Kill switches and circuit breakers. When the payment gateway returns errors at 20%+ rate, the system stops admitting new users to checkout, allows browsing only, and queues pending orders for retry.
Runtime memory pressure under burst traffic. Garbage-collected runtimes (JVM, Go, Node.js) face sharp allocation rate spikes during flash sales. Production systems tune GC parameters for burst workloads and monitor GC pause duration alongside p99 latency.

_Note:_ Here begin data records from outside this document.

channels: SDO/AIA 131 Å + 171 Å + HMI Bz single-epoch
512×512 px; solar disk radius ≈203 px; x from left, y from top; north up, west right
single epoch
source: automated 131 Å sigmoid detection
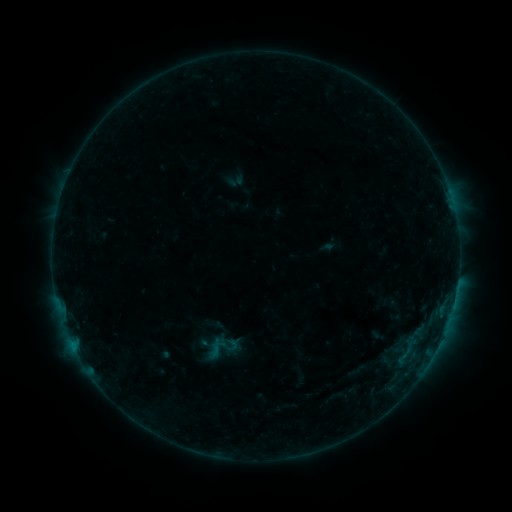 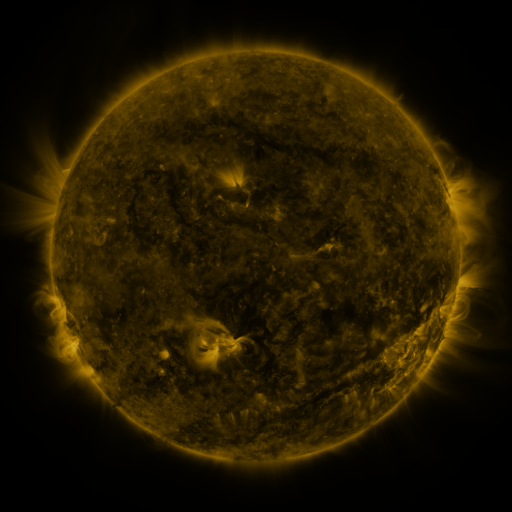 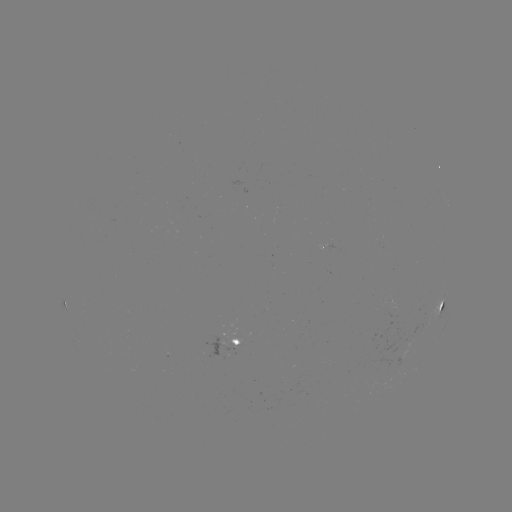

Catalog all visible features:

VIP and priority queues. Real flash sales sometimes offer early access to premium subscribers. The virtual queue becomes a priority queue with multiple tiers, adding business value at the cost of fairness complexity.
Explore the Technologies
Core Technologies
| Technology | Role in This Design | Deep Dive |
|---|---|---|
| Valkey/Redis | Inventory atomics, coupon pools, queue management | Redis |
| PostgreSQL | Durable ledger for orders, coupon claims, reconciliation | PostgreSQL |
| Kafka | Event streaming for order events, analytics, async processing | Kafka |
| Prometheus | Metrics collection for sale-specific dashboards and alerting | Prometheus |
| Grafana | Dashboard visualization for real-time sale monitoring | Grafana |
| Kong | API gateway for per-route rate limiting, JWT auth, request routing | Kong |
Infrastructure Patterns
| Pattern | Relevance to This Design | Deep Dive |
|---|---|---|
| Message Queues and Event Streaming | Kafka for order events and async inventory sync | Event Streaming |
| Caching Strategies | CDN + Valkey multi-layer with inverted consistency model | Caching |
| Rate Limiting and Throttling | Per-user, per-IP, per-endpoint rate limits | Rate Limiting |
| Circuit Breaker and Resilience | Payment gateway circuit breaker, admission controller | Circuit Breaker |
| CDN and Edge Computing | CloudFront for sale page, waiting room, DDoS absorption | CDN |
| API Gateway | Kong for routing, auth, per-route rate limiting | API Gateway |
| Database Sharding | Valkey 16-slot inventory sharding, PG partition by sale_id | Sharding |
| Auto-Scaling Patterns | Kubernetes HPA for queue-driven and CPU-driven scaling | Auto-Scaling |
| WebSocket and Real-Time | Queue position updates via WebSocket push | WebSocket |
| Deployment Strategies | Canary 5% to full rollout with rollback triggers | Deployment |
| Alerting and On-Call | Sale-specific alert rules and escalation | Alerting |
| Metrics and Monitoring | 6 sale dashboards, 40+ specific alerts | Metrics |
External References
- Temporal -- Saga orchestration for checkout workflows
- Socket.io -- WebSocket library for real-time queue updates
- FingerprintJS -- Device fingerprinting for bot detection
- hCaptcha -- CAPTCHA for queue entry bot prevention
- k6 -- Load testing for simulating 10M concurrent users
A flash sale system is not an inventory system. It is a system that controls contention. Every component exists for one reason: to decide who gets access, and who does not, under extreme pressure. The queue decides who enters. Valkey decides who succeeds. Temporal decides who gets compensated. The rest is implementation detail.